# Don't screw your eyes up growing vertical



## Trousers (Sep 26, 2012)

I read on another forum about someone that permanently screwed their eyesight up growing bare bulb vertical. 
You can get Lumii glasses foe $15.43 with free shipping.

http://www.hydrogalaxy.com/miscellaneous/lumii-growroom-glasses/

My regular sunglasses cost more. 

Your eyesight is precious, don't screw it up by looking at your bulbs.


----------



## crazymanny00 (Sep 26, 2012)

i agree with this. light is damaging! and so is that profile picture...


----------



## Trousers (Sep 26, 2012)

lol

You can take great looking pictures through the lens of these.


----------



## OGEvilgenius (Sep 26, 2012)

Welding glasses if you work with your lights on. Best advice? Don't work with your lights on at all. Those shades are more for horizontal setups to work with lights on.


----------



## stumpjumper (Sep 26, 2012)

HID's never bothered me much but those fucking daylight cfl's fuck my eyes up BAD...


----------



## Murfy (Sep 26, 2012)

cold spectrum-

bad.


----------



## psilocybindude (Sep 26, 2012)

stumpjumper said:


> HID's never bothered me much but those fucking daylight cfl's fuck my eyes up BAD...


Yeah those fuckers are annoying i made reflectors out of disposable pans for them, not because i figured they would reflect light but to keep the light out of my face.


----------



## Indagrow (Sep 26, 2012)

I used an led under a stairwell and had to look up at it it felt like there was sand behind my eyes after looking at my babies for ambit shit suckkkkd


----------



## PeyoteReligion (Sep 26, 2012)

Should wear uv blocking glasses everytime your in the grow room. Sadly I've been pretty bad about this lately.
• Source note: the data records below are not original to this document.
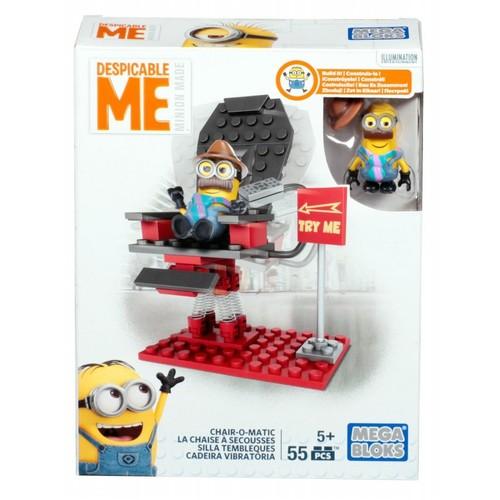 Mega Bloks Despicable Me Mini-Figure Small Playset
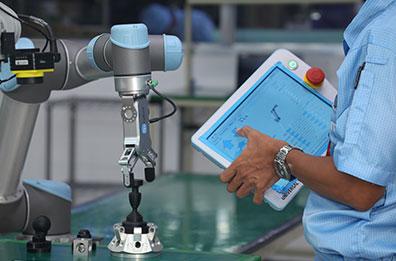 System Integration photo - IMI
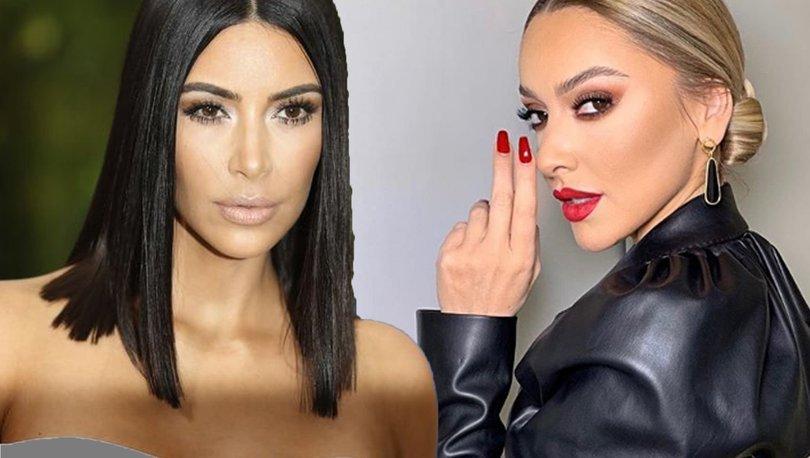 Hadise Açıkgöz, Kim Kardashian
Good reminder.


----------



## george xxx (Sep 26, 2012)

stumpjumper said:


> HID's never bothered me much but those fucking daylight cfl's fuck my eyes up BAD...



Looking at any cfl is unhealthy but ya the 65k are horrible. Full spectrum 5000k or bright white 4100k are a better choice for you and the plants. I know 65k is good for blue but the 65k cfl is different than other fluros.


----------



## Edgar9 (Sep 26, 2012)

I simply pull a plant out of a tent if I want to work with it. When near the light these brazing goggles are awsome. Inexpensive, high quality, very comfy. These are Shade 5 compared to sunglasses which are shade 1. Welding hoods shade are 10

http://airgas.com/browse/productDetail.aspx?Category=80&product=JAC3010338


----------



## Trousers (Sep 26, 2012)

PeyoteReligion said:


> Should wear uv blocking glasses everytime your in the grow room.


yes, protect your eyes


----------



## HotShot7414 (Sep 27, 2012)

I don't even have to look at the light directly,but when im done tending my plants everything is darker elsewhere,could be the cause of this headache I've
had for like 2 weeks.


----------



## GrowinTheDank (Sep 27, 2012)

HotShot7414 said:


> I don't even have to look at the light directly,but when im done tending my plants everything is darker elsewhere,could be the cause of this headache I've
> had for like 2 weeks.


No lol. When you go from a bright space to a darker space quickly your pupils dilate so less light gets into your eye. They adjust fairly quickly and you shouldn't have that dark vision for too long. Nothing to worry about there.


----------



## HotShot7414 (Sep 27, 2012)

GrowinTheDank said:


> No lol. When you go from a bright space to a darker space quickly your pupils dilate so less light gets into your eye. They adjust fairly quickly and you shouldn't have that dark vision for too long. Nothing to worry about there.


Lol i know my headache comes from my head cold i was just talking crazy,but the sun does this to me too so i know lol


----------



## DrGribble (Sep 27, 2012)

My eyes (and head) sometimes hurt after working in my room but I don't like to turn out the lights... I have welding goggles but never seem to wear them, have Maui Jims too also don't seem to wear them. What's even worse is that I am a professional designer and use my eyes all the time to make a living, I am working on disciplining myself more but I find that the goggles/glasses kind of screw with my productivity in the first place as they seem to obtrusive when I am really in the thick of a tight area trying to get to something tiny.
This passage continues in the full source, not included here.